→ **What to work on**
Only the lines holding "camera" are wanted. Copy every one from the records below.

→ **Information shown**

· · · ·

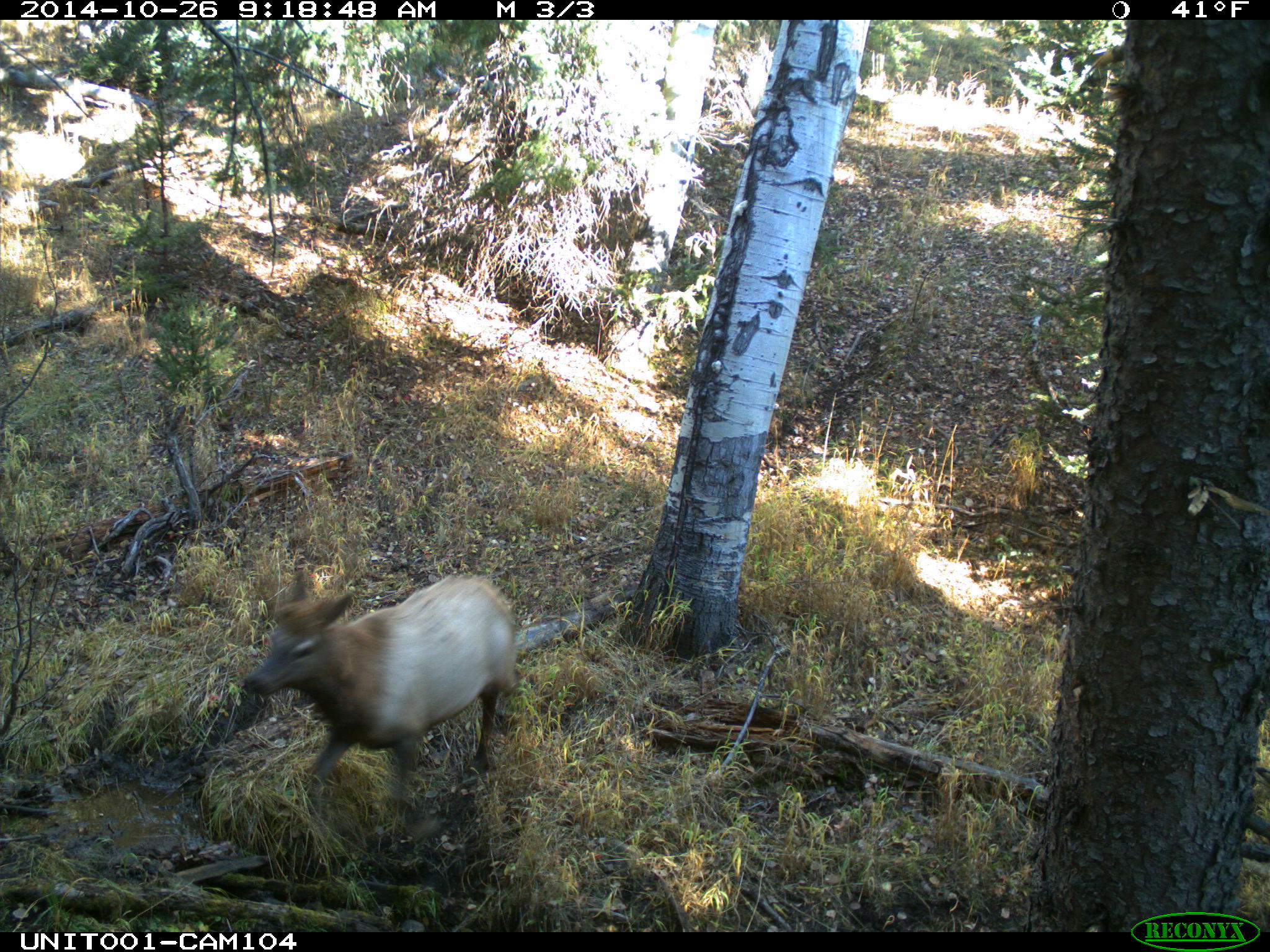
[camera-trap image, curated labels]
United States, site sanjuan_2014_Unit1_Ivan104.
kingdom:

· · · ·

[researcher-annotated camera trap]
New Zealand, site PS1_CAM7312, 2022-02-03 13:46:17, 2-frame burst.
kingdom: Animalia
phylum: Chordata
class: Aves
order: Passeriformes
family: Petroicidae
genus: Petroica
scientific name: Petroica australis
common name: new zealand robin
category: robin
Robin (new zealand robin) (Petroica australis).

· · · ·

→ **Exercise response**
[camera-trap image, curated labels]
[researcher-annotated camera trap]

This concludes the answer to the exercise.